Known as the Celebration of Light, finalists this year are Portugal, Malaysia, and the UK. We’d be crazy to give up our free parking space. So we make do with glimpses between the buildings accompanied by the world’s largest chorus of Ooo’s and Ah’s.

Then it’s over. The United Kingdom is victorious. Now hundreds of vessels filled with inebriated folks who have been out far too late make their way back up the estuary. All I can make out from the cockpit of Morning Light is the succession of green nav lights. I can’t see the boats at all. As I shoot some video with my phone, I suddenly see a green and a red light looming above my head! Someone on the large fancy boat finally sees our anchor light and turns, just missing Morning Light’s stern! (The video will be posted as soon as I pay WordPress $4 a month, which is not so bad after all these years of free service. I may spring for a more expensive plan to protect any readers from ads for weight loss products and the like.)
Sunday 23 July – Coal Harbor, Vancouver. Departure 1230. Arrival 0130. 49º 17.5’ N 123º 07.5’ W The weekenders are moving on so we have a slip at Coal Harbor Marina right on Vancouver’s all-pedestrian corniche. We are sidewalk travelers and no city in North America compares. And where else can you take an elevator up to a light rail station and board a driverless train to a string of neighboring cities that lie like a string of pearls?
But when I set up Jack’s scooter on the dock, it doesn’t work! Bummer! We’re meeting friends the next two evenings! We take apart the little console on the handlebars and wipe off the sea slat with Q-tips but it still doesn’t work. I visit every bicycle shop on Denman Street in search of someone to assess the problem but every one of them is full of cycles needing post-weekend repairs. Big #FAIL.
So we do our best and have a great time with old friends. Frances drives down from Burnaby after her work at the Simon Fraser Library. She brings a good bottle of wine and we go to shore for takeout to supplement our meager leftovers. A very accomplished violinist, Frances invited Jack to join the quartets and quintets she organized for musical evenings when we all lived in Islamabad. Since she can’t get on the boat with her wheelchair, supper is served on the narrow float.

The wine is good and the pictures are fun.


Our plan for Tuesday evening was to jump on the SkyTrain to Burnaby to see Habib and Gulalai, also close friends since our Islamabad Days. They’ve recently returned from a trip to Afghanistan where they saw family, took excursions, and supported their daughter, a Columbia University PhD Candidate in Anthropology, as she continues her fieldwork.
So how do we manage to get together for supper? They set up a Zoom and we sit around our respective tables and catch up. Gulalai and Habib tell about their amazing experiences in Kabul and Bamiyan, which contradict the gloom and doom in the media. We share a wonderful evening of laughter and hope.

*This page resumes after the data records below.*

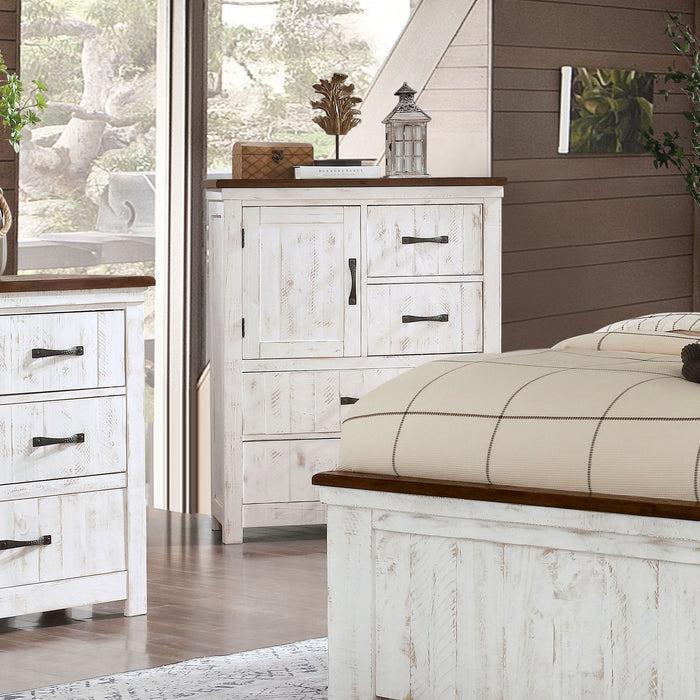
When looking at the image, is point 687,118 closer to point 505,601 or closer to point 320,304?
point 320,304

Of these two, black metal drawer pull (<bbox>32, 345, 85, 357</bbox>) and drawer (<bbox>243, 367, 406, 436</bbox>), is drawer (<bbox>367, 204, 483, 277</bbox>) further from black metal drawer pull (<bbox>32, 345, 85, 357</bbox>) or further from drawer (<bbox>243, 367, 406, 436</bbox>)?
black metal drawer pull (<bbox>32, 345, 85, 357</bbox>)

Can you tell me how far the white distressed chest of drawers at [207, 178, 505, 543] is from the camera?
3883mm

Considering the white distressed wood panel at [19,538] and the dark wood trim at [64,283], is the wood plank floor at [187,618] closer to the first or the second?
the white distressed wood panel at [19,538]

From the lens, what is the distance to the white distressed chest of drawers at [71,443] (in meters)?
2.95

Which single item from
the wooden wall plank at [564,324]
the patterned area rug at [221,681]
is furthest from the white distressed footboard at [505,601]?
the wooden wall plank at [564,324]

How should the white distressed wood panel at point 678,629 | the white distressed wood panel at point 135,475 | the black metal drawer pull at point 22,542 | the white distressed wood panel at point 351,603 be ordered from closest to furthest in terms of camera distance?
the white distressed wood panel at point 678,629
the white distressed wood panel at point 351,603
the black metal drawer pull at point 22,542
the white distressed wood panel at point 135,475

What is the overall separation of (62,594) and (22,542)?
0.17 m

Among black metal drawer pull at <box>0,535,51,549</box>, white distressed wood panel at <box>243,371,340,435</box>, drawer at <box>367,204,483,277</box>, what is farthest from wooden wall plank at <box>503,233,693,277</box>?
black metal drawer pull at <box>0,535,51,549</box>

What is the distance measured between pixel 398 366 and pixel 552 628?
197 cm

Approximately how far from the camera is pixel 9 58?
3.60 m

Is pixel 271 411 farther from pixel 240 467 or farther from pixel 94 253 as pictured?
pixel 94 253

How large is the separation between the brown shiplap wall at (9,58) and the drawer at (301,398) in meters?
0.83

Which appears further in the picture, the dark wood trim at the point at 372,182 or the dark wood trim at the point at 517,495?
the dark wood trim at the point at 372,182

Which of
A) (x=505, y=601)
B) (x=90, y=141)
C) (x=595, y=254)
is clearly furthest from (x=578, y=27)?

Wednesday 26 July – Montague Marine Park, Gabriola Island. Departure 0545. Arrival 1100. 48º 53.4’ N 123º 23.4’ W. We chose a favorite spot at the north end of Montaque Harbour and soon are joined by a M/V Faranda. Built in Vancouver 1937 by Stan and Norm Hope, she has always cruised local waters as a pleasure vessel and has appeared at the Victoria Classic Boat Festival since its inception. A restoration completed earlier in the year fortifies Faranda’s head-turning beauty.


Friday 28 July – Watmough Bay, Lopez Island. Departure 0600. Cleared US Customs near the Boundary Channel border using telephone and ROAM app. Arrival 1300. 48º25.9’N 122º49.6’ W. With its disarming views of Mount Baker, Watmough Bay is our jumping-off spot for what can be the most challenging leg of an Inside Passage cruise.
Saturday 29 July 2023 – Port Townsend, Boat Haven This day, the waters on the Strait and around Port Townsend’s Point Wilson lay down to welcome us back home.